Chris Montgomery (ziphmont) is largely responsible for some of the various Audio codecs that we all enjoy. Most notably, the FLAC encoder / decoder. He is a MIT Graduate in Electrical Engineering and Computer Science and has a Master of Engineering degree from Tokyo Institute of Technology. Suffice it to say he is no lightweight.

Here is his article regarding High Resolution Audio. Please read the article before commenting and evaluate the data yourself.

Link

We are "hardware" limited, meaning due to our physical auditory makeup by design we have an upper limit of hearing at 20-22kHz

Much like we cannot see in the Infrared spectrum because we don't have the physical makeup to do so.



> In summary, it's not certain that intermodulation from ultrasonics will be audible on a given system. The added distortion could be insignificant or it could be noticable. Either way, ultrasonic content is never a benefit, and on plenty of systems it will audibly hurt fidelity. On the systems it doesn't hurt, the cost and complexity of handling ultrasonics could have been saved, or spent on improved audible range performance instead.

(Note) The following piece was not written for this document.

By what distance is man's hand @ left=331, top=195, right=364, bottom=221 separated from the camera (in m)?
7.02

> Understanding is where theory and reality meet. A matter is settled only when the two agree.
> 
> Empirical evidence from listening tests backs up the assertion that 44.1kHz/16 bit provides highest-possible fidelity playback. There are numerous controlled tests confirming this, but I'll plug a recent paper, Audibility of a CD-Standard A/D/A Loop Inserted into High-Resolution Audio Playback, done by local folks here at the Boston Audio Society.
> 
> ...


----------



## forty5cal1911 (Sep 11, 2006)

Just listened to the latest SQology podcast and Benny z and Andy Wehmeyer discussed this very thing starting around the 30 min mark.

Absolutely great discussion on a lot of things with Andy. Looking forward to part 2. Anyhow, Andy referenced that he did a post on this in his Tech tips forum in the podcast so I went to see what he had posted.

https://www.audiofrog.com/community/tech-tips/tech-tip-digital-audio-basics/

Interesting that he seems to have come to same conclusion.


----------